### INSTRUCTIONS
a. Name every justice listed as sitting on the case summary about the Klautka workers' compensation appeal.
b. The case summary about the Klautka workers' compensation appeal says the Superior Court acted properly in reducing the Commissioner's award. What reason does the summary give for this?
c. Carry on the case summary about the Klautka workers' compensation appeal from the point where it stops.

Case ID: conn_100/html/0345-01.html
Source: Caselaw Access Project
Author: {"author": "\n      Curtis, J.", "license": "Public Domain", "url": "https://static.case.law/"}
Date Created: 2024-08-24T03:29:51.129683

Maryiana Klautka vs. The Stanley Works.
    First Judicial District, Hartford,
    January Term, 1924.
    Wheeler, C. J., Beach, Curtis, Keeler and Maltbie, Js.
    The conclusion of a Compensation Commissioner, drawn from the subordinate facts, that the wife of an injured and deceased employee was totally dependent upon him for support, is one of law, and is to be reviewed as such by the Superior Court upon appeal, unless the finding of the Commissioner be corrected, for which purpose, only, is the evidence certified relevant.
    In the present case the wife of the decedent resided in Poland, and during the ten years or more her husband, a native of that country, had been at work here, he had intermittently sent her sums of money amounting, in the aggregate, to $549 or thereabouts, no remittances having been made in five of those years and none during the twenty-one months next preceding his injury. Held that under these circumstances the only conclusion legally and logically permissible, under § 5350 of the General Statutes as amended by § 5 of Chapter 306 of the Public Acts of 1921, was one of partial and not total dependency; and therefore the Superior Court acted properly in reducing the award of the Commissioner, which was based upon total dependency, and in allowing the minimum compensation of $5 per week authorized by the statute, although that exceeded the average amount contributed by the decedent.

### INFORMATION GIVEN
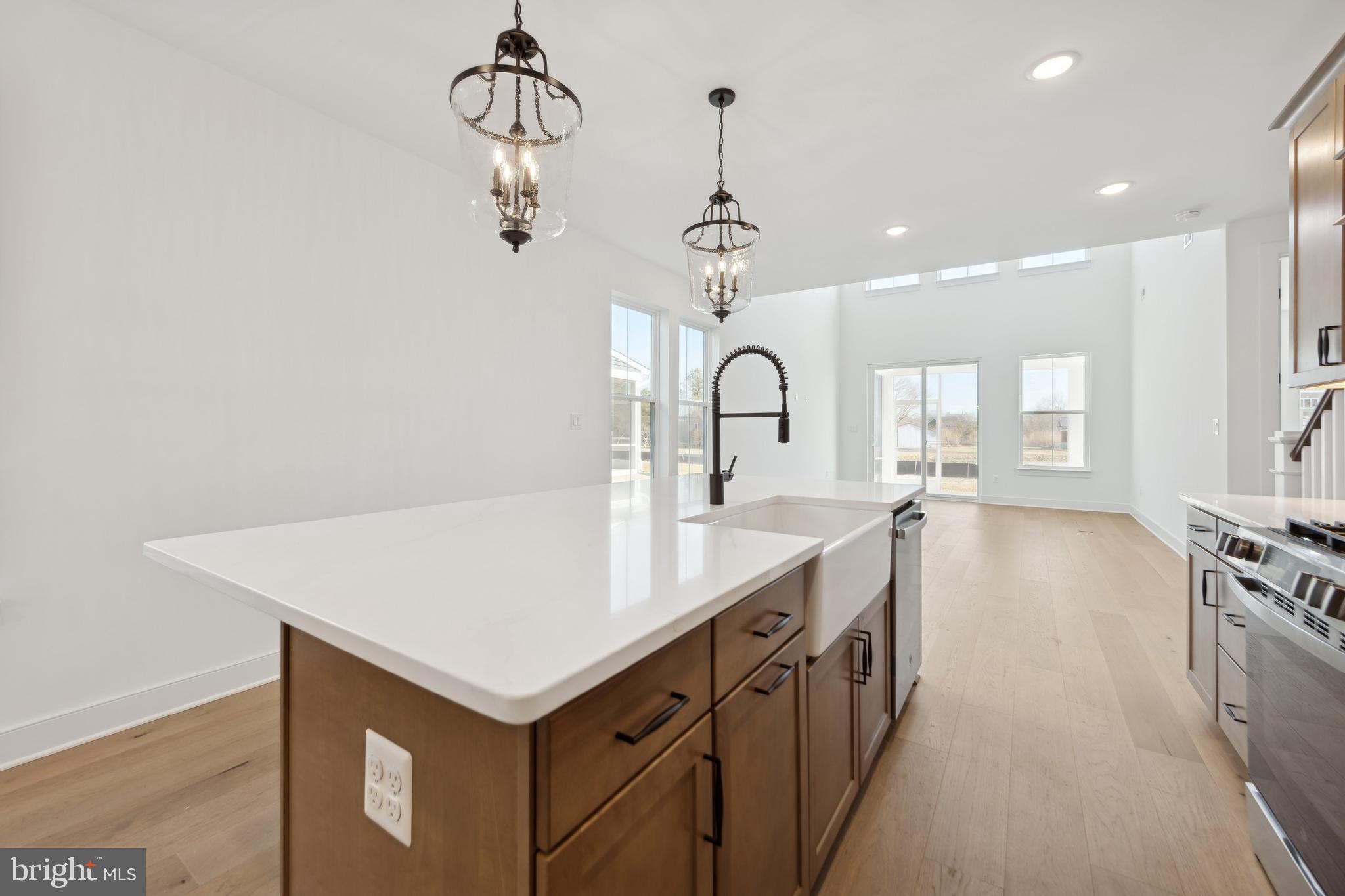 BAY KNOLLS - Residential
* * *
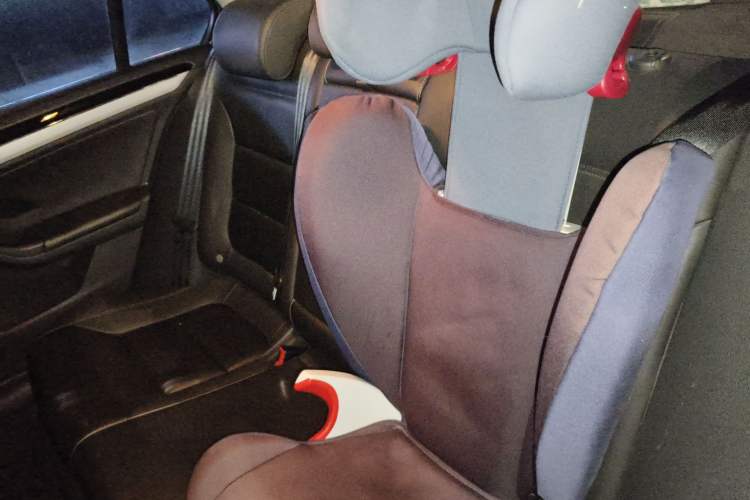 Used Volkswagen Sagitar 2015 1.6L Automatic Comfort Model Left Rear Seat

### ANSWERS FOR THE EXERCISE
a. Wheeler (Chief Justice), Beach, Curtis, Keeler, and Maltbie.

b. The Commissioner's award was based on total dependency. Under the facts, the only conclusion the law and logic allowed was partial dependency. The decedent had sent his wife about $549 over ten or more years, made no payments in five of those years, and sent nothing in the twenty-one months before his injury. The court could therefore reduce the award to the statutory minimum of $5 per week.

c.
    Argued January 4th
    decided March 1st, 1924.
    Appeal by tbe defendant from a finding and award of the Compensation Commissioner of the first district in favor of the plaintiff, taken to and tried by the Superior Court in Hartford County, Marvin, J., which reduced the amount of the award of the Commissioner, based upon his conclusion of total dependency, to an award for partial dependency, and rendered judgment accordingly, from which both parties appealed.
    
      No error on either appeal.
    
    
      Donald Gaffney, for the appellant (plaintiff).
    
      Mortimer H. Camp, for the appellant (defendant).
   Curtis, J.

In this case it was agreed that one Peter Klautka had been an employee of the defendant for several years, and on November 16th, 1921, received an injury arising out of and in the course of his employment, from which he died on the same day. The Commissioner made a finding and awarded the plaintiff, the wife of the deceased, living in Poland, an amount as one totally dependent upon the deceased.

The finding discloses that the deceased was a married man who came to this country from Poland about ten years ago and had resided here since. He left a wife and four children in Poland, where they continued to live until his death. The extent and frequency of his contributions to the support of his wife and family were disputed before the Commissioner. The finding of the Commissioner fails to set forth, formally, the remittances which he found were made by the deceased toward the support of the plaintiff and his family during his employment in this country. Paragraphs 6 and 7 of his finding are as follows: “6. The claimant was the wife of the deceased. She and the deceased were not occupying the same domicile as husband and wife at the time of the injury, the husband having come to this country to secure employment, leaving his wife in the old country. There was no evidence of intention of said husband and wife, or either of them, to effect a permanent separation. 7. The deceased had made remittances to the claimant from time to time up to near the time of his injury. These were not made with periodic regularity, but apparently as suited the convenience and resources of the deceased and the needs of the claimant.” Then follows paragraph 8: í£8. I find that the claimant was totally dependent upon the deceased within the meaning of the Act.”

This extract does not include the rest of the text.